Najbardziej zagadkowe było plato al trapiche, które miało zawierać palmitos (wewnętrzne części plamy), chicharon (prażoną świńską skórę), arracache (marchewkę peruwiańską) oraz papaję. Wydaje się, że rozpoznaliśmy chicharon – kawałki wieprzowiny tak długo pieczone, że wyschnięte niemal na papier – zupełnie inne, niż jedliśmy w Meksyku. Z pozostałymi było już gorzej – nawet papai nie udało nam się zidentyfikować, choć to niby smak i wygląd nam dobrze znany. Wszystkie warzywa były pokrojone w większą lub mniejszą kostkę – kremową, żółtą i ciemnożółtą. Wszystkie smakowały nijako, więc motywacja, aby je rozpoznać, znacząco nam zmalała, ale dla tych z zacięciem detektywa zamieszczamy zdjęcie obok.
Mdłe tamales, masa kukurydziana zapiekana z nadzieniem z ryżu i mięsa w liściu bananowca (podobno również pochodzenia meksykańskiego, ale jedzone także w Nikaragui i Kostaryce), też nie okazały się odkryciem roku, niestety. Całość wygląda jak nasze gołąbki, ale za to liścia bananowca się nie je, ale odwija jak serwetkę. To już moje drugie podejście do tamales – pierwsze kupiłam w Nikaragui, ale było to kompletne nieporozumienie – okazało się, że to wersja okrojona zawierająca liść bananowca oraz masę kukurydzianą li i jedynie. Może wersja przygotowywana tu na Święta Bożego Narodzenia jest smaczniejsza… Jest także nadzieja, że inne typy tamales, a jest ich mnóstwo, stanowią lepszy kąsek dla podniebienia. Na razie jednak pozostaną mi marzenia o gołąbkach. Najlepiej z grzybami :-).
Jednak zawsze są też smaczne niespodzianki i tym razem okazała się nią criolla – zamówiony przez nas kompletnie w ciemno sok z określonego rodzaju winogron, sprowadzonych do Ameryki Południowej i Środkowej przez Hiszpanów – gęsty, wyrazisty, przypominający nieco renklody. Oraz słodycze – szczególnie te z masy kokosowej – pychotka!
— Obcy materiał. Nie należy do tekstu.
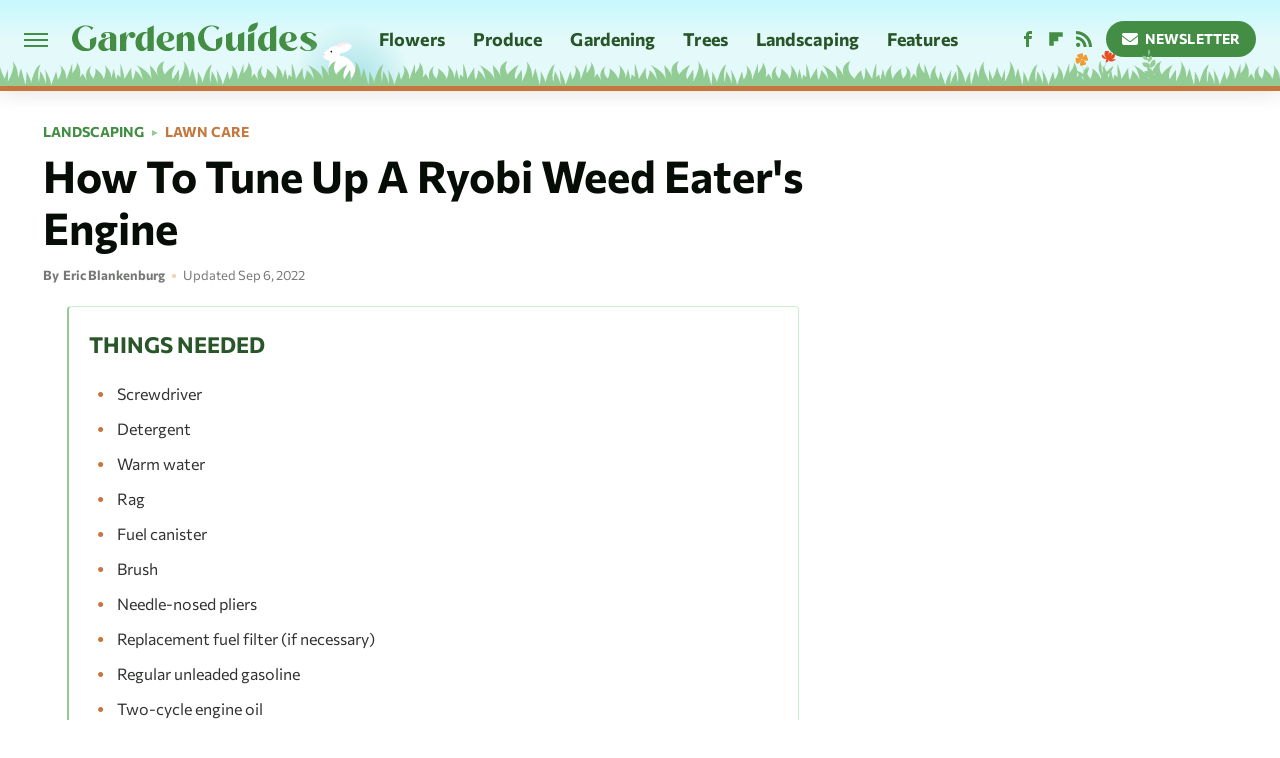

--- FILE ---
content_type: image/svg+xml
request_url: https://www.gardenguides.com/img/bunny-mod-animated-2.svg
body_size: 2225
content:
<svg id="bunny" width="76" height="80" viewBox="0 0 76 80" fill="none" xmlns="http://www.w3.org/2000/svg">
<g>
      <path d="M53.192 53.0393C54.135 53.0393 54.8996 52.3219 54.8996 51.4369C54.8996 50.5519 54.135 49.8345 53.192 49.8345C52.2489 49.8345 51.4844 50.5519 51.4844 51.4369C51.4844 52.3219 52.2489 53.0393 53.192 53.0393Z" fill="white"/>
      <path fill-rule="evenodd" clip-rule="evenodd" d="M37.8397 33.7764C39.1487 33.8881 40.039 33.9955 40.5108 34.0986C42.2449 34.4776 42.997 34.9034 42.997 34.9034C44.1011 35.458 44.8466 35.8629 45.2335 36.118C46.705 37.0881 47.3527 37.6519 47.3527 37.6519C48.1567 38.5078 48.7153 39.107 49.0286 39.4494C50.4149 40.9647 51.0169 41.8078 51.0169 41.8078C51.5228 42.6189 51.8475 43.1848 51.9908 43.5055C52.6117 44.8945 52.7288 45.4522 52.7288 45.4522C52.8678 46.2687 52.9586 46.8268 53.001 47.1264C53.1752 48.3555 53.1922 49.0227 53.1922 49.0227C53.1922 49.0227 53.1623 49.848 53.001 50.5678C52.8108 51.417 52.4843 52.1821 52.4843 52.1821C52.0236 52.9222 51.6978 53.3963 51.5068 53.6047C50.5453 54.6539 50.0549 54.8332 50.0549 54.8332C49.3523 55.3359 48.8485 55.6618 48.5435 55.8108C47.2557 56.4401 46.5068 56.5669 46.5068 56.5669C45.4739 56.9254 44.7653 57.1554 44.381 57.2569C42.9726 57.6287 42.3111 57.6746 42.3111 57.6746C41.5148 57.8388 40.9651 57.9197 40.662 57.9171C39.5839 57.908 39.0424 57.647 39.0424 57.647C38.2779 57.3243 37.8108 57.0522 37.6411 56.8308C37.1374 56.1735 37.3305 55.4129 37.3305 55.4129C37.4236 54.8569 37.5272 54.4823 37.6411 54.2893C38.045 53.605 38.5574 53.3339 38.5574 53.3339C38.3304 53.0552 38.154 52.7935 38.0283 52.549C37.8397 52.1821 37.6411 51.6208 37.6411 51.6208C37.2695 52.1623 36.9985 52.5245 36.8281 52.7074C36.214 53.3668 35.7936 53.6047 35.7936 53.6047C35.3216 54.0689 34.9868 54.3769 34.7894 54.5286C33.9224 55.1947 33.453 55.4031 33.453 55.4031C32.4491 56.0133 31.7472 56.4012 31.3474 56.5669C29.7971 57.2095 28.9804 57.2569 28.9804 57.2569C28.2201 57.2137 27.7199 57.1315 27.4796 57.0104C26.7631 56.6493 26.6244 56.8968 26.1997 56.0472C25.775 55.1976 26.0622 55.034 26.1678 54.5286C26.392 53.4545 27.28 52.549 27.28 52.549C28.6824 51.4733 29.3837 50.9354 29.3837 50.9354C28.6428 50.0384 28.1618 49.4008 27.9406 49.0227C27.2871 47.9057 27.1552 47.1264 27.1552 47.1264C26.9672 46.3291 26.857 45.771 26.8247 45.4522C26.7247 44.4648 26.8247 43.8628 26.8247 43.8628C26.9221 42.8021 27.0323 42.0208 27.1552 41.519C27.2802 41.0082 27.542 40.2705 27.9406 39.306L37.8397 33.7764Z" fill="white"/>
      <g id="bunny-head">
            <path fill-rule="evenodd" clip-rule="evenodd" d="M32.9863 24.53C33.7107 23.8015 34.2647 23.2864 34.6485 22.9849C35.0322 22.6834 35.5718 22.3391 36.2673 21.952C37.307 21.4789 38.0278 21.172 38.4297 21.0313C39.7276 20.5769 40.443 20.4902 40.443 20.4902C41.3526 20.3062 41.9796 20.1997 42.3241 20.1705C43.6001 20.0626 44.2212 20.1705 44.2212 20.1705C44.8567 20.3066 45.2679 20.4132 45.4548 20.4902C46.1781 20.7882 46.3101 21.0313 46.3101 21.0313C46.5687 21.4983 46.7091 21.8052 46.7315 21.952C46.94 23.3222 46.7315 23.8003 46.7315 23.8003C45.1548 24.5776 44.3665 24.9662 44.3665 24.9662C42.3717 25.7842 41.3743 26.1932 41.3743 26.1932C37.9241 26.9382 36.199 27.3107 36.199 27.3107L33.5717 25.3325L32.9863 24.53Z" fill="#FDEAEA"/>
            <path fill-rule="evenodd" clip-rule="evenodd" d="M26.9117 26.7299C26.9117 26.7299 24.6334 28.2603 23.9534 28.934C23.2735 29.6077 23.2921 29.4269 22.3961 30.5952C21.5001 31.7634 21.3522 32.7041 21.3522 32.7041C21.1672 33.5514 21.0942 34.1075 21.1333 34.3723C21.2843 35.3962 21.8666 35.8417 21.8666 35.8417C22.0302 36.066 22.3647 36.3784 22.8699 36.7789C23.6277 37.3798 24.0563 37.5779 24.0563 37.5779C24.0563 37.5779 26.0368 38.4002 26.622 38.5682C28.212 39.0246 29.4174 38.9866 29.4174 38.9866C30.4681 38.9668 31.1995 38.9164 31.6118 38.8355C33.232 38.5173 34.057 38.0754 34.057 38.0754C34.9364 37.4078 35.512 36.9236 35.7837 36.6228C36.6365 35.6792 36.8515 34.983 36.8515 34.983C37.3235 33.9498 37.6338 33.2498 37.7824 32.8831C38.254 31.7187 38.1779 31.0863 38.1779 31.0863C39.2932 30.9962 40.0668 30.9082 40.4989 30.8223C42.2227 30.4796 43.0734 30.113 43.0734 30.113C43.0734 30.113 44.3001 29.6469 45.3782 29.0241C46.3914 28.4388 47.2599 27.6944 47.2599 27.6944C47.2599 27.6944 48.1153 27.1029 48.7299 26.2944C49.2206 25.6488 49.4987 24.7492 49.4987 24.7492C49.4987 24.7492 49.8192 24.0521 49.4987 23.4582C49.1856 22.8783 48.2313 22.4013 48.2313 22.4013C48.2313 22.4013 47.3491 22.0612 46.2037 22.0363C45.205 22.0146 43.9228 22.3075 43.9228 22.3075C43.9228 22.3075 43.0211 22.4412 42.12 22.7212C41.1707 23.0162 40.2195 23.4582 40.2195 23.4582C40.2195 23.4582 39.1079 23.8211 38.1779 24.3549C37.3233 24.8456 36.644 25.5109 36.644 25.5109L35.6281 24.7492C35.6281 24.7492 34.2416 23.5019 31.6118 24.2003C28.9821 24.8988 26.9117 26.7299 26.9117 26.7299Z" fill="white" />
            <path fill-rule="evenodd" clip-rule="evenodd" d="M22.0258 33.4295C22.424 33.4295 22.7468 33.0708 22.7468 32.6283C22.7468 32.1858 22.424 31.8271 22.0258 31.8271C21.9267 31.8271 21.8506 31.7866 21.8012 31.8271C21.7803 31.8442 21.7529 31.8482 21.7358 31.8709C21.611 32.036 21.5345 32.304 21.4597 32.5838C21.4059 32.785 21.3477 32.9471 21.3477 33.1102C21.3477 33.2786 21.8111 33.4295 22.0258 33.4295Z" fill="#FFBDBD"/>
            <path d="M29.3103 30.5299C29.7923 30.5299 30.183 30.137 30.183 29.6524C30.183 29.1678 29.7923 28.7749 29.3103 28.7749C28.8283 28.7749 28.4375 29.1678 28.4375 29.6524C28.4375 30.137 28.8283 30.5299 29.3103 30.5299Z" fill="black"/>
                  <animateTransform
                  id="lowerhead"
                  attributeName="transform"
                  attributeType="XML"
                  type="rotate"
                  values="0 40 40;-20 40 40;0 40 40"
                  begin="0s;lowerhead.end+3s"
                  keyTimes="0;0.35;1"
                  dur="2s"
                  calcMode="linear" />
      </g>
            <animateTransform
            id="hop"
            attributeName="transform"
            attributeType="XML"
            type="translate"
            values="0 0;0 -6;0 0"
            begin="7s;hop.end+7s"
            dur="0.3s"
            calcMode="linear" />
</g>
<defs>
Obiecujemy sobie także, że następnym razem pojedziemy na atlantyckie wybrzeże Kostaryki – opisy potraw przygotowywanych w mleku kokosowym brzmią niezwykle obiecująco… A do tego czasu największym smakołykiem Kostaryki pozostanie kawa – świeżo zmielona, bez śladu goryczy, aromatyczna i delikatna, dodająca energii czysta arabica z uprawy organicznej.
W następnym odcinku kącika łasucha Quito i okolice – jak na razie jest przepysznie!